Бакчарская средняя школа была единственной в районе и располагалась в центре села. Она была вписана в угол квартала с постройками детского дома. Это было деревянное двухэтажное здание с просторными классными комнатами и спортивным залом. Напротив был стадион, где проводились занятия по физкультуре и спортивные игры. При школе на территории стадиона имелся интернат для проживания старших школьников с периферии. Это была прекрасная школа с опытным и требовательным коллективом учителей.

Недаром ежегодно большинство выпускников поступало в ВУЗы, хотя конкурсы в зависимости от избранного учебного заведения доходили до 10 и более человек. Восьмые классы были сформированы в основном из выпускников 7-х классов Бакчарской средней и семилетней школ. Доля выпускников сельских школ из периферии едва ли превышала 28 – 30 % в классах, но из них многие впоследствии ещё отсеивались. Из выпускников Богатырёвской семилетки нас было двое, я и Роберт. И, вообще, мы как бы проторили путь к получению среднего образования из п. Богатырёвки. В старших классах никто, кроме нас, не учился, и студентов не было летом на каникулах. Но на следующий год у нас уже появились последователи, число которых с каждым годом росло. Но учиться было очень и очень трудно.

Что можно взять с детей, выросших в тайге, без основательной подготовительной учебы, без читки книг, слушания радио, просмотра фильмов? Особые проблемы в 8-м классе были с предметом «Русский язык». Весной я заболел с почками, и меня положили в больницу, я ещё больше отстал и догнать своих одноклассников уже не мог.

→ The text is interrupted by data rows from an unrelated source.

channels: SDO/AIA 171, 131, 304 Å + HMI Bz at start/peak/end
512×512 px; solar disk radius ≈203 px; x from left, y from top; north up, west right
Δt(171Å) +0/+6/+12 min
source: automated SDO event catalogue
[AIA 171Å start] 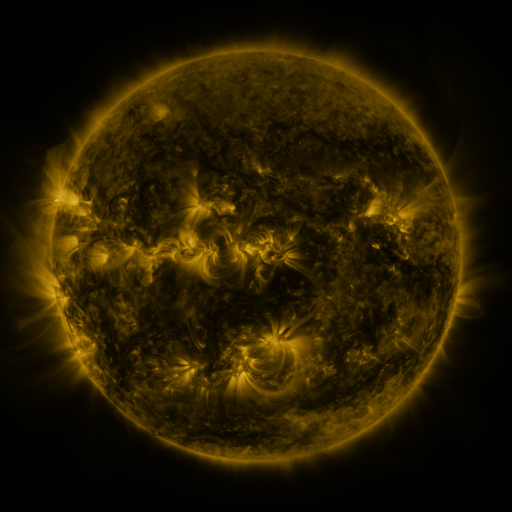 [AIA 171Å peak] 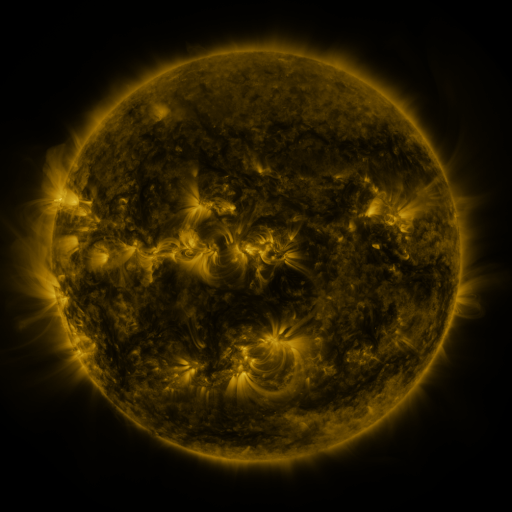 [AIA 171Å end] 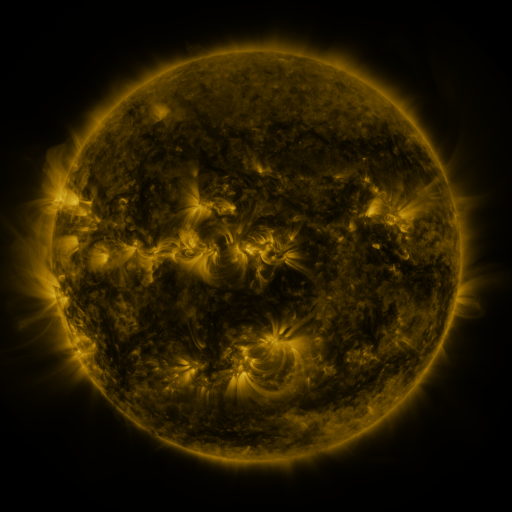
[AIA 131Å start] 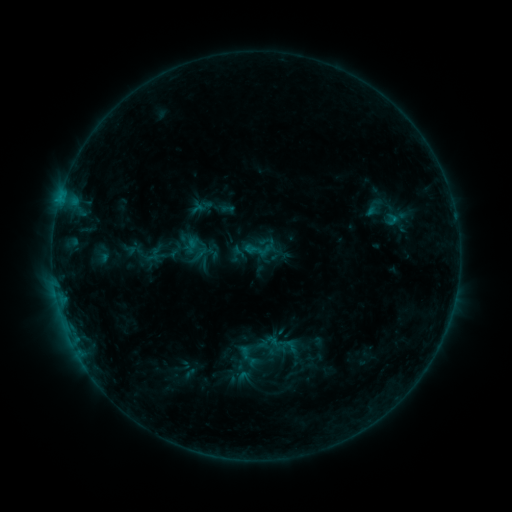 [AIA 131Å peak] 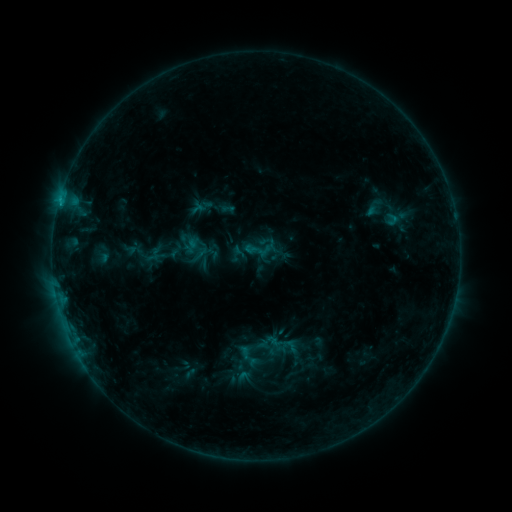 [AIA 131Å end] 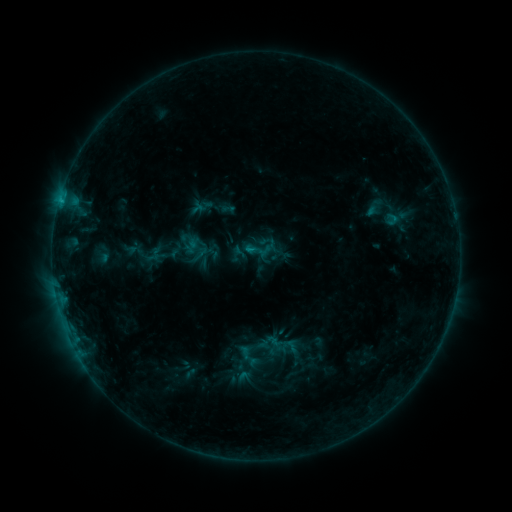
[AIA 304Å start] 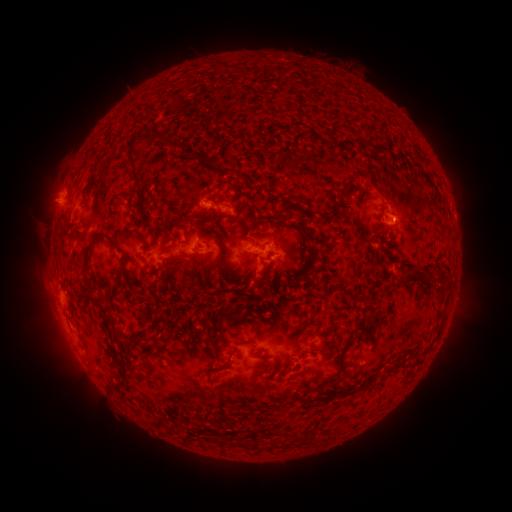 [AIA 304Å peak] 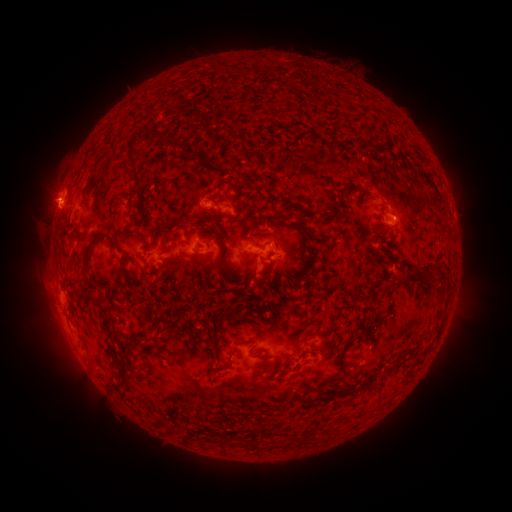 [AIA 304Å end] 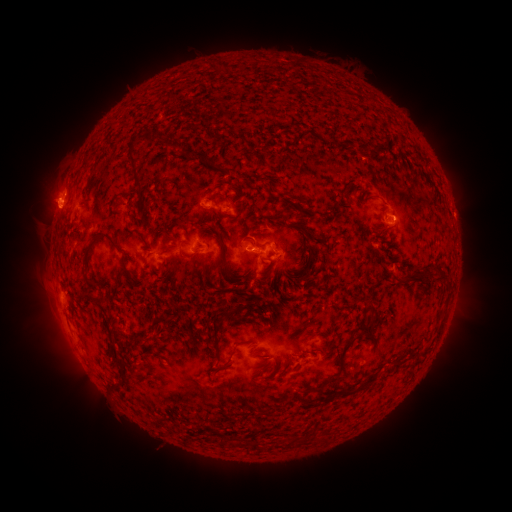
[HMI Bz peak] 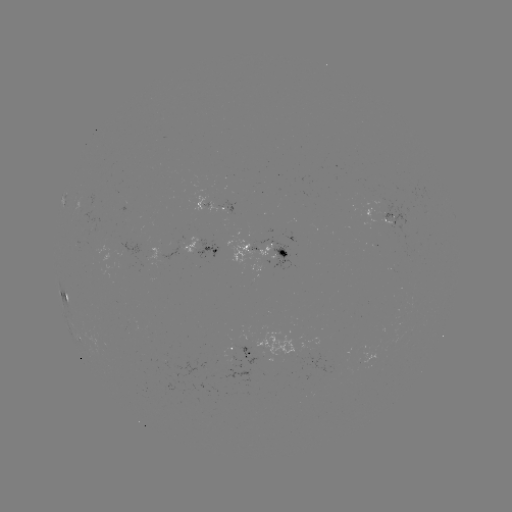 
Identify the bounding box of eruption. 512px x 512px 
[22, 168, 75, 230].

Я остался на второй год. Роберт остался на осень по русскому языку, пошёл на экзамен без подготовки летом и провалился, сделав слишком много ошибок в сочинении. Мы оказались неразлучными второгодниками. Конечно, мы не были подготовлены к тем высоким требованиям средней школы, но сказывались и условия быта для выполнения домашних заданий, несмотря на то, что за нами был уже 3-х летний опыт самостоятельной жизни вдали от дома, родительской опеки, квартирования у чужих людей.

На второй год костяк нашего 8 –го класса был сформирован из выпускников Бакчарской 7-летней школы и дополнен выпускниками 7-го класса средней школы и ряда прилегающих сёл. По национальному составу в классе были мы два немца, две литовки, эстонец, два ассирийца, азербайджанка, еврей и остальные русские. Со мной в классе учились и дети Бакчарской элиты: сын первого секретаря комитета партии Монголин Леонид, с которым я близко подружился, дочь председателя райисполкома Лиля Круглова, сын директора детдома Игорь Гук, сын секретаря райисполкома Вася Канциялов и другие.

Было два параллельных класса по 33 - 34 человека. Во второй год в классе с новыми соклассниками мы чувствовали себя уютно и уже не как провинциалы. По успеваемости могли себя причислить к лучшей половине класса. И с предметами «Русский язык» и «Литература» не выпадали из общего ряда. Но по правде сказать, правописание по русскому – это была почти поголовная слабость, в том числе и школьников русской национальности, а с «литературой» трудности возникали из-за того, что мы прочитывали далеко не все изучаемые по программе произведения. Занятия в школе проходили в две смены.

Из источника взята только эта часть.